Page text:
Re: allow UTF-16 not just UTF-8 (PR#6774)

Jim:

So let me understand this....

Because people have poorly designed and written XML applications running on
3 GHz Pentium 4s with 512 megabytes of real memory that do not allow the
control over whether UTF-8 or UTF-16 are emitted, we are expecting to
burden $49 printers with code to be able to detect and interpret both.

I maintain my objection and my no vote.

**********************************************
 Don Wright                 don@lexmark.com

 Chair,  IEEE SA Standards Board
 Member, IEEE-ISTO Board of Directors
 f.wright@ieee.org / f.wright@computer.org

 Director, Alliances & Standards
 Lexmark International
 740 New Circle Rd
 Lexington, Ky 40550
 859-825-4808 (phone) 603-963-8352 (fax)
**********************************************






"BIGELOW,JIM (HP-Boise,ex1)" <jim.bigelow@hp.com> on 10/08/2003 10:24:45 AM

To:    don@lexmark.com
cc:    elliott.bradshaw@zoran.com, www-html@w3.org
Subject:    Re: allow UTF-16 not just UTF-8 (PR#6774)


From
http://hades.mn.aptest.com/cgi-bin/voyager-issues/XHTML-Print?id=6774;user=g

uest  - reply #3

Date: Wed Oct  1 12:43:54 2003

Don and Elliott,

The HTML working group discussed my question of why and XHTML-Print
processor
must be a conforming XML processor (in particular, why it must support both
UTF-8 and UTF-16 encodings) on October 1, 2003.

How to complete this task: Can you extract the entire mailing-list reply about allowing UTF-16 and reproduce it word for word? The records below come from a separate source.

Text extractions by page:
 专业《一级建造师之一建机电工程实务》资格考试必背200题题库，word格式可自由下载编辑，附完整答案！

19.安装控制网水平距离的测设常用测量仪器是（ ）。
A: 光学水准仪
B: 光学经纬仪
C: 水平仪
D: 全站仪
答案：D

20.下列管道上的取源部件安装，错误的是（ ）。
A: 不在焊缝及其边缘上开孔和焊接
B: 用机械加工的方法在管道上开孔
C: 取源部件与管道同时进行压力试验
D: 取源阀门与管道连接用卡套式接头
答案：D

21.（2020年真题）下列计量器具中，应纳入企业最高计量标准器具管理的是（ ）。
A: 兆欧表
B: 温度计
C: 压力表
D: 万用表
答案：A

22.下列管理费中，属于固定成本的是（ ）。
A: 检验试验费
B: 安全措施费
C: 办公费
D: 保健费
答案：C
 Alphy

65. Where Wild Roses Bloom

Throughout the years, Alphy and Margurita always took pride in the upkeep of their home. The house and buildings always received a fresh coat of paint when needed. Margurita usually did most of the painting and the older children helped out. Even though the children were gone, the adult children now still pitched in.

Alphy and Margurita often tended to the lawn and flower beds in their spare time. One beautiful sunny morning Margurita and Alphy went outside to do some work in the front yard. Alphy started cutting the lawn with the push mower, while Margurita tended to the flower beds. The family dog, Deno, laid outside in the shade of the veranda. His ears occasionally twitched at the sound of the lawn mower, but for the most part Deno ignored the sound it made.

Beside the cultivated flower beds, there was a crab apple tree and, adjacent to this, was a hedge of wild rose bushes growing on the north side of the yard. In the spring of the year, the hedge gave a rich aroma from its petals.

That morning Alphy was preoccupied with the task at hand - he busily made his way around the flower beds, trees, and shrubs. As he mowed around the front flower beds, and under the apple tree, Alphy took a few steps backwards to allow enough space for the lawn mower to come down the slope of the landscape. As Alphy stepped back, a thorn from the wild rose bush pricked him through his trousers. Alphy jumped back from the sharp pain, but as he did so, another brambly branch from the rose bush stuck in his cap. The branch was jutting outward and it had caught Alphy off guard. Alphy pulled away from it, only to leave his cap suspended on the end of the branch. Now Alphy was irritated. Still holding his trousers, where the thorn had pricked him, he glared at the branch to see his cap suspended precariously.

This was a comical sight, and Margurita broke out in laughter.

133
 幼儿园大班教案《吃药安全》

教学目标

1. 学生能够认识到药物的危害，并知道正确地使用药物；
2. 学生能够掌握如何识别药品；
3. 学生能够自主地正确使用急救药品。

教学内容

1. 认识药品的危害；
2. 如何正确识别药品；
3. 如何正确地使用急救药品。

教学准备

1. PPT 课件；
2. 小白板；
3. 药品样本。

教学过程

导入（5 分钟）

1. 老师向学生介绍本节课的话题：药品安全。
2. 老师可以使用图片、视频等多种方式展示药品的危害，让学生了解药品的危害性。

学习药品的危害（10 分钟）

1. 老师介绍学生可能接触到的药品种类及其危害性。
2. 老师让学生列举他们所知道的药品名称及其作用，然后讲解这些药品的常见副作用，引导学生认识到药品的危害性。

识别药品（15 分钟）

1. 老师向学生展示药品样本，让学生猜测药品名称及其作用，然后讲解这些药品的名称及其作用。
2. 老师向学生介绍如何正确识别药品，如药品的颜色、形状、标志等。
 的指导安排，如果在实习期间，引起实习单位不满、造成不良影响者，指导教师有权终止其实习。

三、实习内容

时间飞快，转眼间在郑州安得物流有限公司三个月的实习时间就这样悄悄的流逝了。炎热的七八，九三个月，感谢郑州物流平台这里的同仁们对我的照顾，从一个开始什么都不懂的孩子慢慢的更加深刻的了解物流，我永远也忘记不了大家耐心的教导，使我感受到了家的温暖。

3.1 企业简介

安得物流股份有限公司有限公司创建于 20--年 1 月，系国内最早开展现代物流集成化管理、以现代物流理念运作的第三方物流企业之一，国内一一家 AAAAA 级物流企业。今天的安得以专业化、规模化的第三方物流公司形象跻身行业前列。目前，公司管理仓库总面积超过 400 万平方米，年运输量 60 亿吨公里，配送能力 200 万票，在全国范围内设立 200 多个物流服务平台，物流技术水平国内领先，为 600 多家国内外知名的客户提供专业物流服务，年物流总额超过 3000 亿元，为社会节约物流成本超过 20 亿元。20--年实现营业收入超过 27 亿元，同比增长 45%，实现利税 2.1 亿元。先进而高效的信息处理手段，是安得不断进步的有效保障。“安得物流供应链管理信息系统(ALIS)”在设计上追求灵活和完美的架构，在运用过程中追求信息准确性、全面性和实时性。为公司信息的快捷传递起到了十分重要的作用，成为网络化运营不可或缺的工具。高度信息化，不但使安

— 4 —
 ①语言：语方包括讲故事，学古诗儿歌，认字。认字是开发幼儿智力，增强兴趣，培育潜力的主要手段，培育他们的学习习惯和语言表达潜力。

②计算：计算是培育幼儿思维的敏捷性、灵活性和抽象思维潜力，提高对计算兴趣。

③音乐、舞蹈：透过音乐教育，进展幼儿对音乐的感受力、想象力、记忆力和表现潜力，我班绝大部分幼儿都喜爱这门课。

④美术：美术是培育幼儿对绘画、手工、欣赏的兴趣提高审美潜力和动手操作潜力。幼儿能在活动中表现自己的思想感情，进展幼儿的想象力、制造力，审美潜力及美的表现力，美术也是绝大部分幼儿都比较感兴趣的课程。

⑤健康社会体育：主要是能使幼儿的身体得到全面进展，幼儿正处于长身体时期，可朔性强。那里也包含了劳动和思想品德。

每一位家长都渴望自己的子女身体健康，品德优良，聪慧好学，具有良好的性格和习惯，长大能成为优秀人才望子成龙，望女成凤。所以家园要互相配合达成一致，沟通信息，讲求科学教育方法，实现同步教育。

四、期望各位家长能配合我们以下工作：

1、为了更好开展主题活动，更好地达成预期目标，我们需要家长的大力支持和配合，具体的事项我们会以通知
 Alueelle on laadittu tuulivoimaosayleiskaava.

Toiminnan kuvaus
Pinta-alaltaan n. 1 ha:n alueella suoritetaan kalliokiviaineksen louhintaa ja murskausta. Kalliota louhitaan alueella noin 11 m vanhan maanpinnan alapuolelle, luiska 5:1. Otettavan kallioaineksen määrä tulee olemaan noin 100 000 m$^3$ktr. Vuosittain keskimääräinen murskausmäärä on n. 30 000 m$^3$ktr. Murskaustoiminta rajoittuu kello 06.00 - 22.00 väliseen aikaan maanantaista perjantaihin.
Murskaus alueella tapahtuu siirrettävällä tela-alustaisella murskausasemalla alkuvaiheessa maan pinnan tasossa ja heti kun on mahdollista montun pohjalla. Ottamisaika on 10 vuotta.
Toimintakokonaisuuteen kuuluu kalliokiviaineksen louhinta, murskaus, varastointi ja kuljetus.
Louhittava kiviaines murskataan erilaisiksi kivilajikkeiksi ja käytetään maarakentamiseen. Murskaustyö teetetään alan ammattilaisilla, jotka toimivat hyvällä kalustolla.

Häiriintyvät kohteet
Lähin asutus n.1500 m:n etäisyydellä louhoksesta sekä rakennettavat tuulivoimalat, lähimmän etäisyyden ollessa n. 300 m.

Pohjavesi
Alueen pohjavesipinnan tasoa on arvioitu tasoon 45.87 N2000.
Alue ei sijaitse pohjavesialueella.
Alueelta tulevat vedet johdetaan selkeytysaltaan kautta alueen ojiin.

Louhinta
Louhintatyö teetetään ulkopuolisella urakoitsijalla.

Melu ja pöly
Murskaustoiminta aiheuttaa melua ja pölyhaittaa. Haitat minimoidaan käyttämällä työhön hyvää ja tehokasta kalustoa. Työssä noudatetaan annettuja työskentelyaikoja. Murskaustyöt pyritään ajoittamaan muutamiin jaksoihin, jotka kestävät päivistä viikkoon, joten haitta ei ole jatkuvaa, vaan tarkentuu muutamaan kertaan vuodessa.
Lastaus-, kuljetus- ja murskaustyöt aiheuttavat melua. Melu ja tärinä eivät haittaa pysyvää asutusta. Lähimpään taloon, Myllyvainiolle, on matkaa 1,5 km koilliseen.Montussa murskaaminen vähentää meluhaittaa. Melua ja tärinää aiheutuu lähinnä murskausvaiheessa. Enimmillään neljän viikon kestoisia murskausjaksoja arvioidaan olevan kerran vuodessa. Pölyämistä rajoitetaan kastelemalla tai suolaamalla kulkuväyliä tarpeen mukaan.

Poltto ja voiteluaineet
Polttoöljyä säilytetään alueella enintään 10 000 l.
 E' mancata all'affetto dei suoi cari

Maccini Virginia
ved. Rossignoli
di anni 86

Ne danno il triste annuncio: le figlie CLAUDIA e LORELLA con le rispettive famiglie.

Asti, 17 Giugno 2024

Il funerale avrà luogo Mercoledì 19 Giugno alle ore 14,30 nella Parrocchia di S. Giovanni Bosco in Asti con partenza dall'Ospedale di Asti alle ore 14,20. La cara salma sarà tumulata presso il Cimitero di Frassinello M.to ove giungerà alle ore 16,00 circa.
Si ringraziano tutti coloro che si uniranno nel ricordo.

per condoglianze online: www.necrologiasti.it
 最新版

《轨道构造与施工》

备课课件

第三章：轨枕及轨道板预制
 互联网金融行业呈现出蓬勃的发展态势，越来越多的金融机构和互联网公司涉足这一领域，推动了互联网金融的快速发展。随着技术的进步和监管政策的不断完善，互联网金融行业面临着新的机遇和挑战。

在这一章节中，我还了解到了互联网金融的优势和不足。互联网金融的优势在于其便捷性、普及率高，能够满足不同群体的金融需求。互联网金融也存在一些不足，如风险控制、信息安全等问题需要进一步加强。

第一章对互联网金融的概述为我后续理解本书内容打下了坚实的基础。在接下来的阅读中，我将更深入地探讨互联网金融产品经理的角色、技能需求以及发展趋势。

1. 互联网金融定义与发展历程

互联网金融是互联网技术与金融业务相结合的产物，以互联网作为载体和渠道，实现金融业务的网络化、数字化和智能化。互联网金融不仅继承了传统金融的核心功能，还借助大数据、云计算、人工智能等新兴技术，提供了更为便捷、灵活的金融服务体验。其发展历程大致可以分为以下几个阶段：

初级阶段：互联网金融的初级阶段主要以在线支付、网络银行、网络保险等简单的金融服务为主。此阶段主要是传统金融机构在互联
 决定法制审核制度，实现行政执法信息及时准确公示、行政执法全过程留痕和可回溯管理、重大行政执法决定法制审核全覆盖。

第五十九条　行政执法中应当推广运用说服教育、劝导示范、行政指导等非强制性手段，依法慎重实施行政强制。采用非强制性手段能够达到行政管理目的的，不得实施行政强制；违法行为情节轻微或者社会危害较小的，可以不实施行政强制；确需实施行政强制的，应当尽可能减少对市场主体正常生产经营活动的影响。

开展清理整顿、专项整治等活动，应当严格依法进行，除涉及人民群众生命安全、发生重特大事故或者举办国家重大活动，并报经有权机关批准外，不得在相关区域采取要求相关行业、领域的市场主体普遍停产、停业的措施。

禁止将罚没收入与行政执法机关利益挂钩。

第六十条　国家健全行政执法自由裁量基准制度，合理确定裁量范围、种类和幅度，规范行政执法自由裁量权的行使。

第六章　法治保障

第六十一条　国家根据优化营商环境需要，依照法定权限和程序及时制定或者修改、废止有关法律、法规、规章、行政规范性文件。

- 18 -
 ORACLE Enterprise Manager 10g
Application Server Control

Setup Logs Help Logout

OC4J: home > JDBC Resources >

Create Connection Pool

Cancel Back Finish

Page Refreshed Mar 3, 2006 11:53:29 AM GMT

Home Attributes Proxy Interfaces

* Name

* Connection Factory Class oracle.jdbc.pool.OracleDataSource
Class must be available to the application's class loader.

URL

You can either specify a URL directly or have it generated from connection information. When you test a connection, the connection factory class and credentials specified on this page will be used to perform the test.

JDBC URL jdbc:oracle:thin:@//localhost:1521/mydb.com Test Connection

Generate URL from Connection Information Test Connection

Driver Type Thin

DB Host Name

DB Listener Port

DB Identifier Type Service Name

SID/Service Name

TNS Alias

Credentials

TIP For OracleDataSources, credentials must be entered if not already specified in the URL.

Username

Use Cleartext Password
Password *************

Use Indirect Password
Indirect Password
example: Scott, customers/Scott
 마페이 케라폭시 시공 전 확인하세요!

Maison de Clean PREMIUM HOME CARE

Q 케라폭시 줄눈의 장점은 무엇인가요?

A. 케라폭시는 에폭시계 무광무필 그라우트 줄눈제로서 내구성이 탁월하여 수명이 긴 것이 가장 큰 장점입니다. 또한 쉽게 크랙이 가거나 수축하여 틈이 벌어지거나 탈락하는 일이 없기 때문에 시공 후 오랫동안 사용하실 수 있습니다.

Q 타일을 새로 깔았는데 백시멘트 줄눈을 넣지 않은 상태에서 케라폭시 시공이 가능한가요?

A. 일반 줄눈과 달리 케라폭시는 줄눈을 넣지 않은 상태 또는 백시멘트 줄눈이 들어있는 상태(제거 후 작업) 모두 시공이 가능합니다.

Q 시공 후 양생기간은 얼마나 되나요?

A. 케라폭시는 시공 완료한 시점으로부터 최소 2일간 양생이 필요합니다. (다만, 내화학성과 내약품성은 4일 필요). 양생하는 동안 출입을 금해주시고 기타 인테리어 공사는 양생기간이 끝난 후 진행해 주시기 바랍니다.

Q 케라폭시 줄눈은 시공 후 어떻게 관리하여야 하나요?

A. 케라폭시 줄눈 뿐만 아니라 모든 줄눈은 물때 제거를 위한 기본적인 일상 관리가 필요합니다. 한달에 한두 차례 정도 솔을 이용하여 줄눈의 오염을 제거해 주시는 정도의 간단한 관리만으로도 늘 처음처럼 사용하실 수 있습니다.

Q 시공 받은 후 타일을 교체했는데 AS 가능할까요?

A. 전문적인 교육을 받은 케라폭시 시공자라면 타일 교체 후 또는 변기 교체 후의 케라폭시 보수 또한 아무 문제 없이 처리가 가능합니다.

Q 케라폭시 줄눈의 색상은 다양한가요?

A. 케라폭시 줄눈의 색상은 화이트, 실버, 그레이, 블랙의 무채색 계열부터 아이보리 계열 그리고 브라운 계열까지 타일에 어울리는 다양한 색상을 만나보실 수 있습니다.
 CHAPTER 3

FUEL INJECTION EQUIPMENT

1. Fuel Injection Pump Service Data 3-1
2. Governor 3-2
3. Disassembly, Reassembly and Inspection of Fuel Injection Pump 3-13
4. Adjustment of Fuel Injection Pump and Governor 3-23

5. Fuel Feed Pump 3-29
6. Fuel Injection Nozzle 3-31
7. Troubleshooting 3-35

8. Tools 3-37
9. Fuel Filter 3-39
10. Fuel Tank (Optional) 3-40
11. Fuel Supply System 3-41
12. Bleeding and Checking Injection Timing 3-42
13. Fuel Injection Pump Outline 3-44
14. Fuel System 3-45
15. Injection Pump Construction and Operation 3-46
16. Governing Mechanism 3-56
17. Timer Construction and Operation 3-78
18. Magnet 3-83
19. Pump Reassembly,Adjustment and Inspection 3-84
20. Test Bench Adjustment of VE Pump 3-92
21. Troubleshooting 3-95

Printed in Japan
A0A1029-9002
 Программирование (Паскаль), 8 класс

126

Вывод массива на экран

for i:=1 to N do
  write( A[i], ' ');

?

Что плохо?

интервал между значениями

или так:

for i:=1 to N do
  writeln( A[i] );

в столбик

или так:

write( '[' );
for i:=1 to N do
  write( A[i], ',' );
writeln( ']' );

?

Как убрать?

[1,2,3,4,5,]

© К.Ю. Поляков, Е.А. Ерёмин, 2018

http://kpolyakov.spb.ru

Exercise output:
Re: allow UTF-16 not just UTF-8 (PR#6774)

Jim:

So let me understand this....

Because people have poorly designed and written XML applications running on
3 GHz Pentium 4s with 512 megabytes of real memory that do not allow the
control over whether UTF-8 or UTF-16 are emitted, we are expecting to
burden $49 printers with code to be able to detect and interpret both.

I maintain my objection and my no vote.

**********************************************
 Don Wright                 don@lexmark.com

 Chair,  IEEE SA Standards Board
 Member, IEEE-ISTO Board of Directors
 f.wright@ieee.org / f.wright@computer.org

 Director, Alliances & Standards
 Lexmark International
 740 New Circle Rd
 Lexington, Ky 40550
 859-825-4808 (phone) 603-963-8352 (fax)
**********************************************






"BIGELOW,JIM (HP-Boise,ex1)" <jim.bigelow@hp.com> on 10/08/2003 10:24:45 AM

To:    don@lexmark.com
cc:    elliott.bradshaw@zoran.com, www-html@w3.org
Subject:    Re: allow UTF-16 not just UTF-8 (PR#6774)


From
http://hades.mn.aptest.com/cgi-bin/voyager-issues/XHTML-Print?id=6774;user=g

uest  - reply #3

Date: Wed Oct  1 12:43:54 2003

Don and Elliott,

The HTML working group discussed my question of why and XHTML-Print
processor
must be a conforming XML processor (in particular, why it must support both
UTF-8 and UTF-16 encodings) on October 1, 2003.